Two identical containers A and B having same volume of an ideal gas at same temperature have mass of the gas as `m_(1)` and `m_(2)` respectively and `2m_(1) = 3m_(2)`. The gas in each cylinder expands isomthermally to double of its volume.
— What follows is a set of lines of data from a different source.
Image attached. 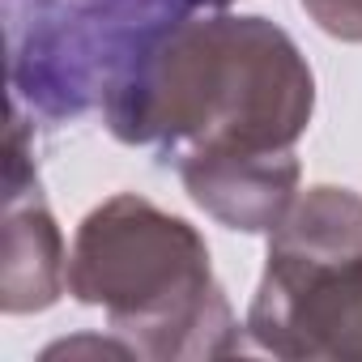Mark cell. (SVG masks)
Segmentation results:
<instances>
[{"mask_svg":"<svg viewBox=\"0 0 362 362\" xmlns=\"http://www.w3.org/2000/svg\"><path fill=\"white\" fill-rule=\"evenodd\" d=\"M192 0H5L13 107L77 119L115 107Z\"/></svg>","mask_w":362,"mask_h":362,"instance_id":"cell-1","label":"cell"}]
</instances>
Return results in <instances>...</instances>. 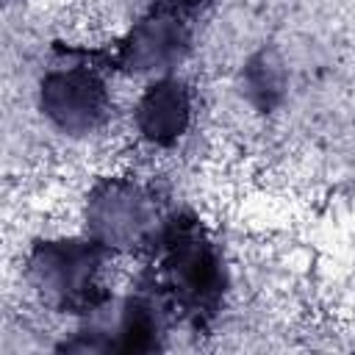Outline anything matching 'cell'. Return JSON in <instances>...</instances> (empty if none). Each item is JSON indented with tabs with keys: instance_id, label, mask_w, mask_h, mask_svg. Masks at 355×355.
I'll return each instance as SVG.
<instances>
[{
	"instance_id": "cell-1",
	"label": "cell",
	"mask_w": 355,
	"mask_h": 355,
	"mask_svg": "<svg viewBox=\"0 0 355 355\" xmlns=\"http://www.w3.org/2000/svg\"><path fill=\"white\" fill-rule=\"evenodd\" d=\"M105 247L94 239H47L28 255V280L44 297V302L67 311H92L103 302Z\"/></svg>"
},
{
	"instance_id": "cell-2",
	"label": "cell",
	"mask_w": 355,
	"mask_h": 355,
	"mask_svg": "<svg viewBox=\"0 0 355 355\" xmlns=\"http://www.w3.org/2000/svg\"><path fill=\"white\" fill-rule=\"evenodd\" d=\"M164 280L172 297L200 313L211 311L225 291V269L216 247L186 222L164 230V258H161Z\"/></svg>"
},
{
	"instance_id": "cell-3",
	"label": "cell",
	"mask_w": 355,
	"mask_h": 355,
	"mask_svg": "<svg viewBox=\"0 0 355 355\" xmlns=\"http://www.w3.org/2000/svg\"><path fill=\"white\" fill-rule=\"evenodd\" d=\"M155 202L133 180L111 178L92 189L86 202L89 239L105 250H122L141 244L155 230Z\"/></svg>"
},
{
	"instance_id": "cell-4",
	"label": "cell",
	"mask_w": 355,
	"mask_h": 355,
	"mask_svg": "<svg viewBox=\"0 0 355 355\" xmlns=\"http://www.w3.org/2000/svg\"><path fill=\"white\" fill-rule=\"evenodd\" d=\"M39 108L55 130L89 136L108 119V89L89 67L53 69L39 86Z\"/></svg>"
},
{
	"instance_id": "cell-5",
	"label": "cell",
	"mask_w": 355,
	"mask_h": 355,
	"mask_svg": "<svg viewBox=\"0 0 355 355\" xmlns=\"http://www.w3.org/2000/svg\"><path fill=\"white\" fill-rule=\"evenodd\" d=\"M183 0L169 3L139 19L119 44V64L136 75L164 78L189 50V25L180 14Z\"/></svg>"
},
{
	"instance_id": "cell-6",
	"label": "cell",
	"mask_w": 355,
	"mask_h": 355,
	"mask_svg": "<svg viewBox=\"0 0 355 355\" xmlns=\"http://www.w3.org/2000/svg\"><path fill=\"white\" fill-rule=\"evenodd\" d=\"M139 136L153 147H172L191 125V92L178 78H155L133 108Z\"/></svg>"
},
{
	"instance_id": "cell-7",
	"label": "cell",
	"mask_w": 355,
	"mask_h": 355,
	"mask_svg": "<svg viewBox=\"0 0 355 355\" xmlns=\"http://www.w3.org/2000/svg\"><path fill=\"white\" fill-rule=\"evenodd\" d=\"M283 64L272 53H258L244 67V94L258 108H272L283 97Z\"/></svg>"
}]
</instances>
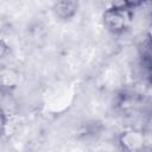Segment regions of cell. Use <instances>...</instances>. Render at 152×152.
Returning <instances> with one entry per match:
<instances>
[{
	"instance_id": "cell-6",
	"label": "cell",
	"mask_w": 152,
	"mask_h": 152,
	"mask_svg": "<svg viewBox=\"0 0 152 152\" xmlns=\"http://www.w3.org/2000/svg\"><path fill=\"white\" fill-rule=\"evenodd\" d=\"M121 1H122V5L126 6L127 8L134 10V8H138V7L142 6L147 0H121Z\"/></svg>"
},
{
	"instance_id": "cell-2",
	"label": "cell",
	"mask_w": 152,
	"mask_h": 152,
	"mask_svg": "<svg viewBox=\"0 0 152 152\" xmlns=\"http://www.w3.org/2000/svg\"><path fill=\"white\" fill-rule=\"evenodd\" d=\"M146 139L142 131L139 129H126L122 131L118 138V144L124 151L128 152H138L141 151L145 146Z\"/></svg>"
},
{
	"instance_id": "cell-1",
	"label": "cell",
	"mask_w": 152,
	"mask_h": 152,
	"mask_svg": "<svg viewBox=\"0 0 152 152\" xmlns=\"http://www.w3.org/2000/svg\"><path fill=\"white\" fill-rule=\"evenodd\" d=\"M133 19L132 10L124 5H113L104 10L102 23L104 28L112 34H122L128 30Z\"/></svg>"
},
{
	"instance_id": "cell-4",
	"label": "cell",
	"mask_w": 152,
	"mask_h": 152,
	"mask_svg": "<svg viewBox=\"0 0 152 152\" xmlns=\"http://www.w3.org/2000/svg\"><path fill=\"white\" fill-rule=\"evenodd\" d=\"M80 10V0H56L52 6V14L61 21L71 20Z\"/></svg>"
},
{
	"instance_id": "cell-3",
	"label": "cell",
	"mask_w": 152,
	"mask_h": 152,
	"mask_svg": "<svg viewBox=\"0 0 152 152\" xmlns=\"http://www.w3.org/2000/svg\"><path fill=\"white\" fill-rule=\"evenodd\" d=\"M23 80V75L19 69L10 65L0 66V91L4 94H11L19 88Z\"/></svg>"
},
{
	"instance_id": "cell-7",
	"label": "cell",
	"mask_w": 152,
	"mask_h": 152,
	"mask_svg": "<svg viewBox=\"0 0 152 152\" xmlns=\"http://www.w3.org/2000/svg\"><path fill=\"white\" fill-rule=\"evenodd\" d=\"M8 53H10V45L4 38L0 37V61L4 59Z\"/></svg>"
},
{
	"instance_id": "cell-5",
	"label": "cell",
	"mask_w": 152,
	"mask_h": 152,
	"mask_svg": "<svg viewBox=\"0 0 152 152\" xmlns=\"http://www.w3.org/2000/svg\"><path fill=\"white\" fill-rule=\"evenodd\" d=\"M7 122H8V118L7 114L5 113V110L2 108H0V139L5 135L6 129H7Z\"/></svg>"
}]
</instances>
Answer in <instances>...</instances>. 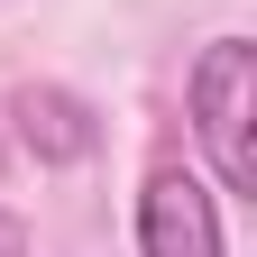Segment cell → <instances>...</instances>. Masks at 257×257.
<instances>
[{
  "label": "cell",
  "instance_id": "6da1fadb",
  "mask_svg": "<svg viewBox=\"0 0 257 257\" xmlns=\"http://www.w3.org/2000/svg\"><path fill=\"white\" fill-rule=\"evenodd\" d=\"M248 119H257V46L248 37H211L202 64H193V128H202L211 175L230 193H257V138H248Z\"/></svg>",
  "mask_w": 257,
  "mask_h": 257
},
{
  "label": "cell",
  "instance_id": "7a4b0ae2",
  "mask_svg": "<svg viewBox=\"0 0 257 257\" xmlns=\"http://www.w3.org/2000/svg\"><path fill=\"white\" fill-rule=\"evenodd\" d=\"M138 257H220V211L202 175L184 166H156L147 193H138Z\"/></svg>",
  "mask_w": 257,
  "mask_h": 257
},
{
  "label": "cell",
  "instance_id": "3957f363",
  "mask_svg": "<svg viewBox=\"0 0 257 257\" xmlns=\"http://www.w3.org/2000/svg\"><path fill=\"white\" fill-rule=\"evenodd\" d=\"M10 110H19V138H28V156H46V166H74V156H92V147H101L92 110L74 101V92H55V83H28Z\"/></svg>",
  "mask_w": 257,
  "mask_h": 257
},
{
  "label": "cell",
  "instance_id": "277c9868",
  "mask_svg": "<svg viewBox=\"0 0 257 257\" xmlns=\"http://www.w3.org/2000/svg\"><path fill=\"white\" fill-rule=\"evenodd\" d=\"M0 257H28V239H19V220L0 211Z\"/></svg>",
  "mask_w": 257,
  "mask_h": 257
}]
</instances>
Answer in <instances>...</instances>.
If change in pressure in A is `300 Pa`, then the change in pressure in B is

To solve the problem, we will use the ideal gas law and the relationship between mass, pressure, and volume during isothermal expansion. ### Step-by-Step Solution: 1. **Understanding the Given Information**: - We have two identical containers A and B with ideal gases. - Mass of gas in container A is \( m_1 \) and in container B is \( m_2 \). - The relationship between the masses is given as \( 2m_1 = 3m_2 \). 2. **Expressing Masses**: - From the relationship \( 2m_1 = 3m_2 \), we can express \( m_2 \) in terms of \( m_1 \): \[ m_2 = \frac{2}{3} m_1 \] 3. **Using the Ideal Gas Law**: - The ideal gas law states that \( PV = nRT \), where \( n \) is the number of moles. - The number of moles \( n \) can be expressed as \( n = \frac{m}{M} \), where \( M \) is the molar mass of the gas. - For container A: \[ P_1 V = \frac{m_1}{M} RT \implies P_1 = \frac{m_1 RT}{MV} \] - For container B: \[ P_2 V = \frac{m_2}{M} RT \implies P_2 = \frac{m_2 RT}{MV} \] 4. **Calculating the Initial Pressures**: - Substitute \( m_2 = \frac{2}{3} m_1 \) into the equation for \( P_2 \): \[ P_2 = \frac{\left(\frac{2}{3} m_1\right) RT}{MV} = \frac{2m_1 RT}{3MV} \] 5. **Calculating Change in Pressure for Container A**: - The gas in container A expands isothermally to double its volume: \[ P_1' = \frac{m_1 RT}{2MV} \] - The change in pressure for container A is: \[ \Delta P_A = P_1 - P_1' = \frac{m_1 RT}{MV} - \frac{m_1 RT}{2MV} = \frac{m_1 RT}{MV} \left(1 - \frac{1}{2}\right) = \frac{m_1 RT}{2MV} \] 6. **Given Change in Pressure for Container A**: - We know \( \Delta P_A = 300 \, \text{Pa} \): \[ \frac{m_1 RT}{2MV} = 300 \] 7. **Calculating Change in Pressure for Container B**: - The gas in container B also expands isothermally to double its volume: \[ P_2' = \frac{m_2 RT}{2MV} \] - The change in pressure for container B is: \[ \Delta P_B = P_2 - P_2' = \frac{2m_1 RT}{3MV} - \frac{m_2 RT}{2MV} \] - Substitute \( m_2 = \frac{2}{3} m_1 \): \[ \Delta P_B = \frac{2m_1 RT}{3MV} - \frac{\left(\frac{2}{3} m_1\right) RT}{2MV} = \frac{2m_1 RT}{3MV} - \frac{m_1 RT}{3MV} = \frac{m_1 RT}{3MV} \] 8. **Relating Changes in Pressure**: - From the previous steps, we have: \[ \Delta P_B = \frac{m_1 RT}{3MV} \] - We can relate \( \Delta P_B \) to \( \Delta P_A \): \[ \Delta P_B = \frac{1}{3} \Delta P_A = \frac{1}{3} \times 300 = 100 \, \text{Pa} \] ### Final Answer: The change in pressure in container B is \( 100 \, \text{Pa} \).